### Bacaan Kutipan
##########
KPK: Proyek PLTSa di 12 daerah bakal bebani anggaran pemda dan PLN selama 25 tahun



KONTAN.CO.ID - JAKARTA. Komisi Pemberantasan Korupsi (KPK) dalam kajiannya menjelaskan proyek Pembangkit Listrik Tenaga Sampah (PLTSa) yang diinisiasi pemerintah di 12 daerah berpotensi membebani anggaran pemerintah daerah dan PT Perusahaan Listrik Negara (PLN) untuk jangka waktu 25 tahun sejak kontrak diteken.

Deputi Pencegahan KPK Pahala Nainggolan bilang pemerintah daerah dibebankan dalam sejumlah tahapan seperti studi kelayakan, pengumpulan sampah, dan tipping fee Biaya Layanan Pengolahan Sampah (BLPS) yang besarannya beragam untuk tiap daerah. "Disebutkan BLPS akan dibantu pemerintah pusat sebesar 49% namun realisasinya tidak jelas," kata Pahala kepada Kontan.co.id, Rabu (4/11).

Merujuk data KPK, untuk DKI Jakarta besaran tipping fee yang harus ditanggung mencapai Rp 470,52 miliar per tahun dengan total pengolahan sampah mencapai 2.200 ton per hari. Sementara itu, Jawa Barat harus menanggung tipping fee mencapai Rp 316,87 miliar per tahun untuk volume sampah mencapai 1.820 ton per hari. Adapun, Pemda Semarang harus menanggung tipping fee sebesar Rp 259,51 miliar untuk 900 ton sampah per hari.
##########
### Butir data
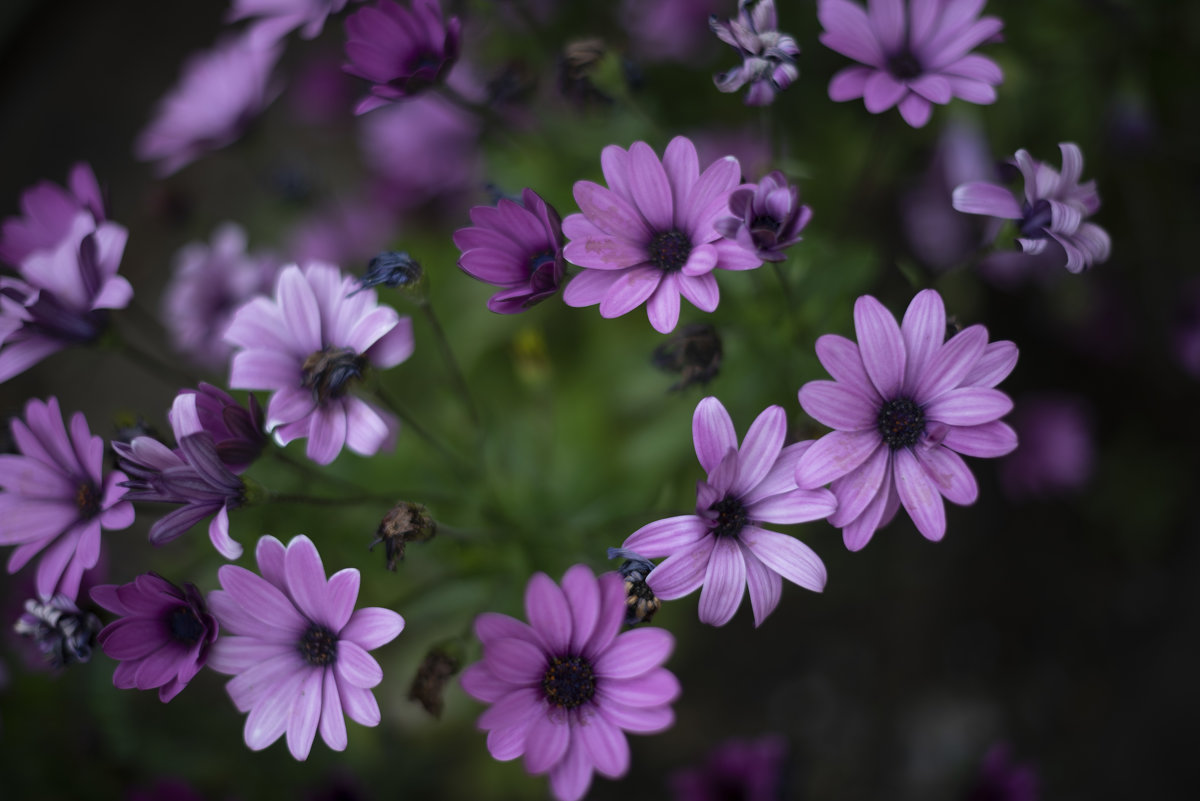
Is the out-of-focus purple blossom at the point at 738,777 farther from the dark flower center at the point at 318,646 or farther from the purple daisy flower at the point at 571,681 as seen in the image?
the dark flower center at the point at 318,646

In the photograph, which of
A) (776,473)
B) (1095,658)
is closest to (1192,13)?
(1095,658)

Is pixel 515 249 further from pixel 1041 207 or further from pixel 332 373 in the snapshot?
pixel 1041 207

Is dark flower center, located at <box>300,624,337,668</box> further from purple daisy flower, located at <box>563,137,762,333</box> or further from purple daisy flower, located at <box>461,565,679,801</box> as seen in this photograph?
purple daisy flower, located at <box>563,137,762,333</box>

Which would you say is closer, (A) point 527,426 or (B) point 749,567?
(B) point 749,567

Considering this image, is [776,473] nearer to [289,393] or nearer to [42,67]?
[289,393]

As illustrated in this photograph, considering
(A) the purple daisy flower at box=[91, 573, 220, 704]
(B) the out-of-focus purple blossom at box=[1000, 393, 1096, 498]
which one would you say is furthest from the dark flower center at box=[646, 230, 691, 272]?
(B) the out-of-focus purple blossom at box=[1000, 393, 1096, 498]

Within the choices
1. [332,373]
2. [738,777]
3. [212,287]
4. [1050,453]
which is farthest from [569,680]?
[1050,453]

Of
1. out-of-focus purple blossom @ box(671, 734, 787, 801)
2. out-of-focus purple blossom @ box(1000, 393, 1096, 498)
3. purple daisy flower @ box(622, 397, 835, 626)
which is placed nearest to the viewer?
purple daisy flower @ box(622, 397, 835, 626)
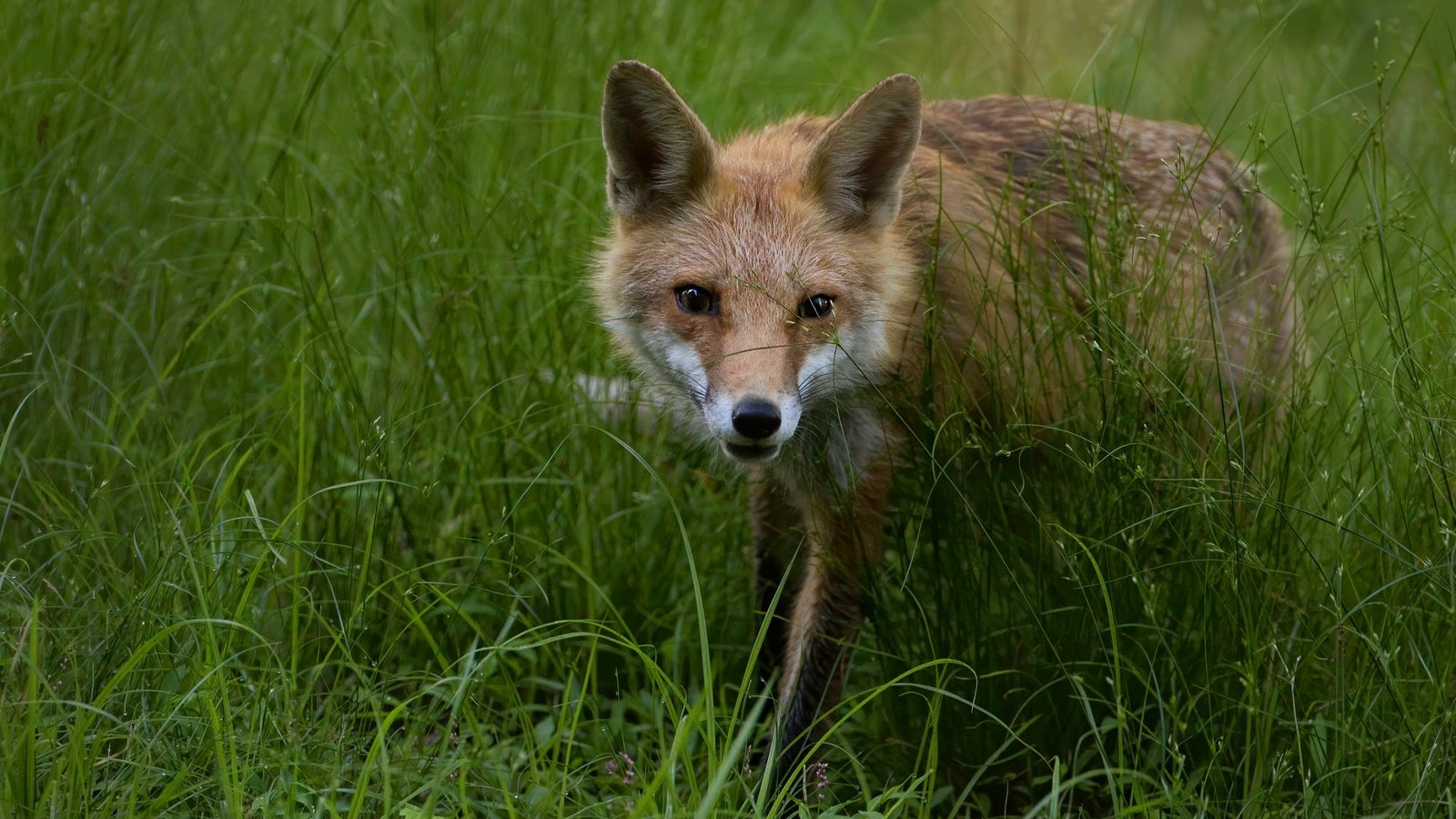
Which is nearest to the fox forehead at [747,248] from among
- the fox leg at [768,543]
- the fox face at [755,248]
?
the fox face at [755,248]

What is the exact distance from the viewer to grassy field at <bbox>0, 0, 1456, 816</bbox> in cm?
297

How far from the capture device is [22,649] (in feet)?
9.46

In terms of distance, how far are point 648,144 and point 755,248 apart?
1.66 ft

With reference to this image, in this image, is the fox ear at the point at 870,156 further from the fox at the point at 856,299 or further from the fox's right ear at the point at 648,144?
the fox's right ear at the point at 648,144

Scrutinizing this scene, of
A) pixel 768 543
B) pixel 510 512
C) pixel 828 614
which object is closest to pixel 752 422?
pixel 510 512

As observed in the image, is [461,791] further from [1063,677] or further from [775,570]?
[775,570]

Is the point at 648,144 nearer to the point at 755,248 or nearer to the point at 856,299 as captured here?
the point at 755,248

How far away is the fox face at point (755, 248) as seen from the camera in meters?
3.58

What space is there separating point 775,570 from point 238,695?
72.6 inches

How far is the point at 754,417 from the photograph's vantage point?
3.23 meters

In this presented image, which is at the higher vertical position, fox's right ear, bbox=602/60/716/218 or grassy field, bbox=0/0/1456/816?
fox's right ear, bbox=602/60/716/218

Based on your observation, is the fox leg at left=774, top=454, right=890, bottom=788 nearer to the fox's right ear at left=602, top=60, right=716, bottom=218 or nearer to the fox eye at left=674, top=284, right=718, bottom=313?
the fox eye at left=674, top=284, right=718, bottom=313

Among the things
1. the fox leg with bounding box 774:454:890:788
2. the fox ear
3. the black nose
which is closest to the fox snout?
the black nose

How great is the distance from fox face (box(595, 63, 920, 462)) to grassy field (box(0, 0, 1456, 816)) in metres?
0.35
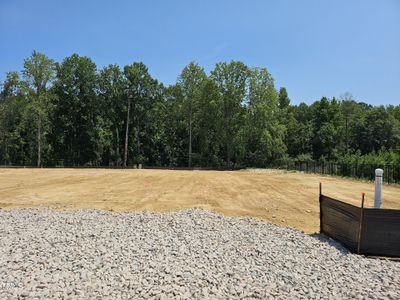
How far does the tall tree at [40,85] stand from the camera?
43719 millimetres

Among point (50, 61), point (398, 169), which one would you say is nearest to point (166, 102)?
point (50, 61)

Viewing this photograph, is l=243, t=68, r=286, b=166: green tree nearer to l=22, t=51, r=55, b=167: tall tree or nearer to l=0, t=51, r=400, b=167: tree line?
l=0, t=51, r=400, b=167: tree line

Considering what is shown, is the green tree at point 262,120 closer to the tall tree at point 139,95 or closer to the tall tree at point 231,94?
the tall tree at point 231,94

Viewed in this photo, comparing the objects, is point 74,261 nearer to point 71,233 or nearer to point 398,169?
point 71,233

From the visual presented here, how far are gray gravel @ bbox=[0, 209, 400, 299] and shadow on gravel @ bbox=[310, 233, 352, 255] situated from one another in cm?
7

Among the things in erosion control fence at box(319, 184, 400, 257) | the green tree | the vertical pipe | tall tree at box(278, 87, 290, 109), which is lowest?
erosion control fence at box(319, 184, 400, 257)

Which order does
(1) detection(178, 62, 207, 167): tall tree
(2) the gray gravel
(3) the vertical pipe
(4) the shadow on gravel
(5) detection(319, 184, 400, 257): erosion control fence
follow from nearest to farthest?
(2) the gray gravel → (5) detection(319, 184, 400, 257): erosion control fence → (4) the shadow on gravel → (3) the vertical pipe → (1) detection(178, 62, 207, 167): tall tree

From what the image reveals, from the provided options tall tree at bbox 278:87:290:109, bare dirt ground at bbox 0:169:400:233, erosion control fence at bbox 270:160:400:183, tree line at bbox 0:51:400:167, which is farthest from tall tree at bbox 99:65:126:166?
tall tree at bbox 278:87:290:109

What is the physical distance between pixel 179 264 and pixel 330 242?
415 cm

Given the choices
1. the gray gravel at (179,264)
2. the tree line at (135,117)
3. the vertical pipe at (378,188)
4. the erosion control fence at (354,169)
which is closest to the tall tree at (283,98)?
the tree line at (135,117)

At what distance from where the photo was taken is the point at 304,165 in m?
40.5

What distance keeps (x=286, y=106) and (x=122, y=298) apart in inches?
2534

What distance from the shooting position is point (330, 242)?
8492mm

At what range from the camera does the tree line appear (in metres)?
45.1
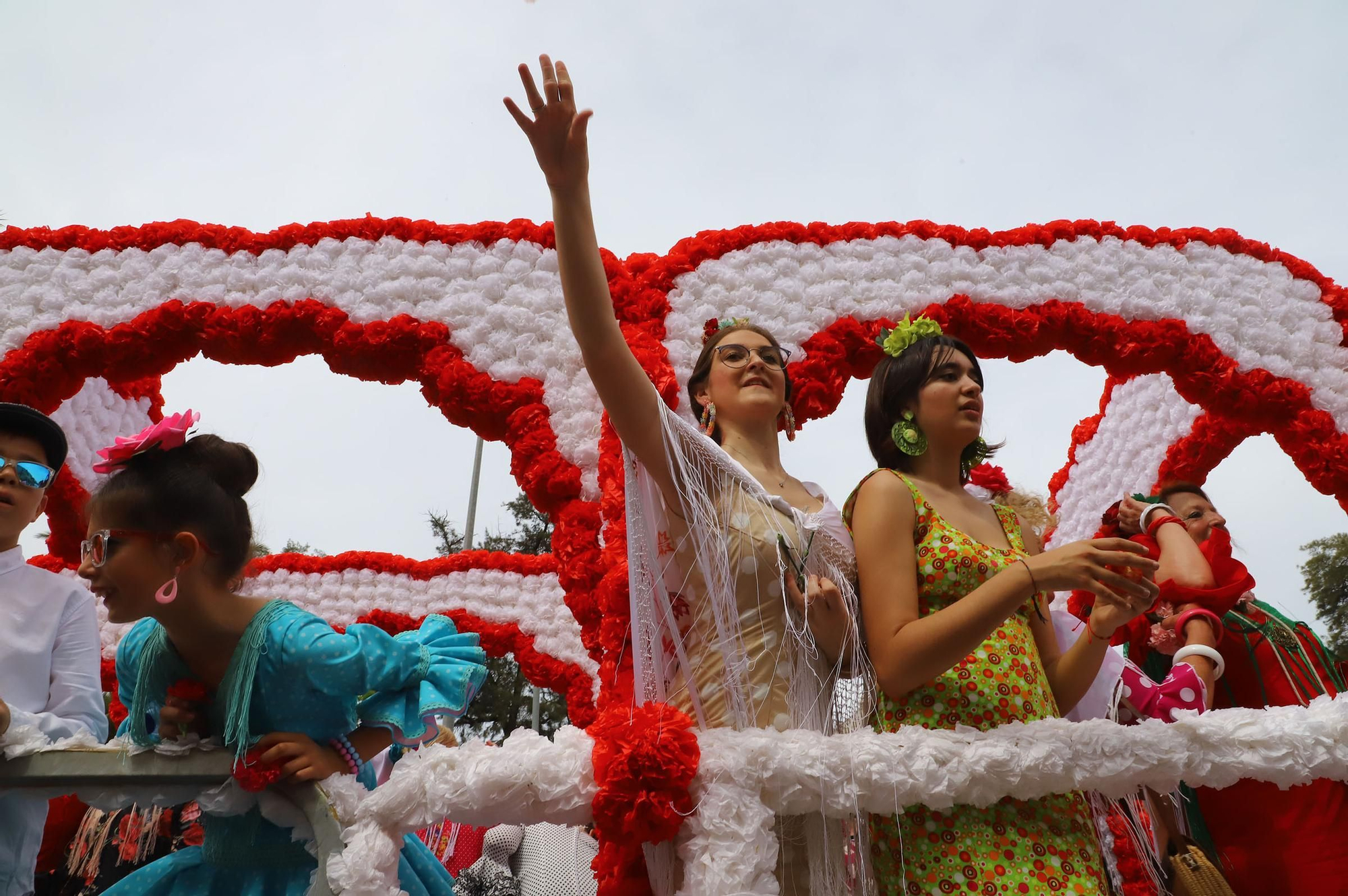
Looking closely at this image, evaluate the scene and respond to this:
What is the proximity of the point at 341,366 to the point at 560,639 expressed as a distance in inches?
144

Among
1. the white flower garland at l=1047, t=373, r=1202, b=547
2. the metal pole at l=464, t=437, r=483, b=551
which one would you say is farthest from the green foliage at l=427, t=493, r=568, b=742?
the white flower garland at l=1047, t=373, r=1202, b=547

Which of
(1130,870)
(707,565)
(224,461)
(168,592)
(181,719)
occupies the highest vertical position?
(224,461)

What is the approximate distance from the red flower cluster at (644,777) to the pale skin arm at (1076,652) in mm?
865

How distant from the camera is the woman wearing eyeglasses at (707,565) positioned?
1.91 meters

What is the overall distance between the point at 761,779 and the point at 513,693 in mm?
11655

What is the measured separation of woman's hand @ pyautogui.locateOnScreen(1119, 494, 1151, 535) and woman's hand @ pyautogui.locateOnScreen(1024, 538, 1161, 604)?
5.00 feet

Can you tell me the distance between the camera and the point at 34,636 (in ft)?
8.04

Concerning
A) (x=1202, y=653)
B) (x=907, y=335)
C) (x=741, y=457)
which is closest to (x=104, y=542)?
(x=741, y=457)

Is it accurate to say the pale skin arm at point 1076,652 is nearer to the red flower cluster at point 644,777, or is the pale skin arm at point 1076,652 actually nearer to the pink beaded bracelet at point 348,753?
the red flower cluster at point 644,777

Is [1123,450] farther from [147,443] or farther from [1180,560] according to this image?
[147,443]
##########
### Tugas 1
Ambil dari data semua baris, mulai dari baris yang memuat "Scrutinizing this scene, of" hingga baris yang memuat "43719 millimetres", termasuk kedua baris itu, lalu salin tanpa perubahan. Tolong jangan sertakan gambar dalam jawaban.
### Tugas 2
Lanjutkan artikel tentang proyek PLTSa dari bagian terakhir yang ditampilkan.
Artikel dan data di atas diambil dari sumber yang berbeda.

### Jawaban Tugas 1
Scrutinizing this scene, of
A) pixel 768 543
B) pixel 510 512
C) pixel 828 614
which object is closest to pixel 752 422?
pixel 510 512

As observed in the image, is [461,791] further from [1063,677] or further from [775,570]?
[775,570]

Is the point at 648,144 nearer to the point at 755,248 or nearer to the point at 856,299 as captured here?
the point at 755,248

How far away is the fox face at point (755, 248) as seen from the camera in meters?
3.58

What space is there separating point 775,570 from point 238,695?
72.6 inches

How far is the point at 754,417 from the photograph's vantage point?
3.23 meters

In this presented image, which is at the higher vertical position, fox's right ear, bbox=602/60/716/218 or grassy field, bbox=0/0/1456/816?
fox's right ear, bbox=602/60/716/218

Based on your observation, is the fox leg at left=774, top=454, right=890, bottom=788 nearer to the fox's right ear at left=602, top=60, right=716, bottom=218 or nearer to the fox eye at left=674, top=284, right=718, bottom=313?
the fox eye at left=674, top=284, right=718, bottom=313

Among the things
1. the fox leg with bounding box 774:454:890:788
2. the fox ear
3. the black nose
which is closest to the fox snout?
the black nose

How great is the distance from fox face (box(595, 63, 920, 462)) to grassy field (box(0, 0, 1456, 816)) in metres?
0.35
How far does the tall tree at [40,85] stand from the camera?
43719 millimetres

### Jawaban Tugas 2
Sejumlah daerah lain juga diharuskan menanggung tipping fee setiap tahun yang besarannya beragam dengan kisaran Rp 130 miliar per hingga Rp 150 miliar dengan volume sampah beragam. "Pemenang tender akan menyediakan dana investasi dan teknologi pembangunan fasilitas pembangkit. Beberapa investor gagal menyelesaikan kontrak antara lain karena tidak dapat menyediakan sumber dana," kata Pahala.

Baca Juga: Menteri ESDM mengakui ketergantungan energi dari impor masih tinggi

Adapun, merujuk hitungan Direktorat Jenderal Energi Baru Terbarukan dan Konservasi Energi (EBTKE) proyek PLTSa ini membutuhkan investasi sekitar US$ 5,4 juta per MW. Proyek yang sejauh ini belum menunjukkan progres berarti, menurut Pahala karena gagalnya implementasi teknologi di lapangan.

Proyek ini juga disinyalir bakal membebani pemda lantaran kontrak yang dianut yakni take or pay, artinya jika Pemda tak mampu mencapai tonase sampah yang diperjanjikan maka investor berhak mendapatkan tipping fee sebanyak volume yang dijanjikan. Adapun, kontrak akan berlaku untuk durasi 25 tahun.

Baca Juga: Bisa alirkan listrik ke 520 pelanggan, PLN operasikan PLTMH kedelapan di NTB

PLN ikut terdampak

Proyek PLTSa ini dinilai KPK bakal ikut membebani PLN akibat harga jual listrik yang dikenakan. Pahala mengungkapkan, harga jual yang dikenakan dari proyek ini mencapai US$ 13,35 sen per kWh. Sementara rerata harga listrik untuk batubara contohnya, besaran harga jual yang dikenakan sebesar US$ 4 sen hingga 5 sen per kWh.

Selain itu, jika listrik yang dihasilkan kurang dari kapasitas, maka berlaku kondisi take or pay, dimana PLN tetap harus membayar tarif dikalikan kapasitas yang dijanjikan. Menurut Pahala, jika proyek ini diteruskan pun target bauran EBT 23% belum akan tercapai. Seluruh proyek PLTSa diprediksi hanya akan menambah kapasitas sekitar 234 MW.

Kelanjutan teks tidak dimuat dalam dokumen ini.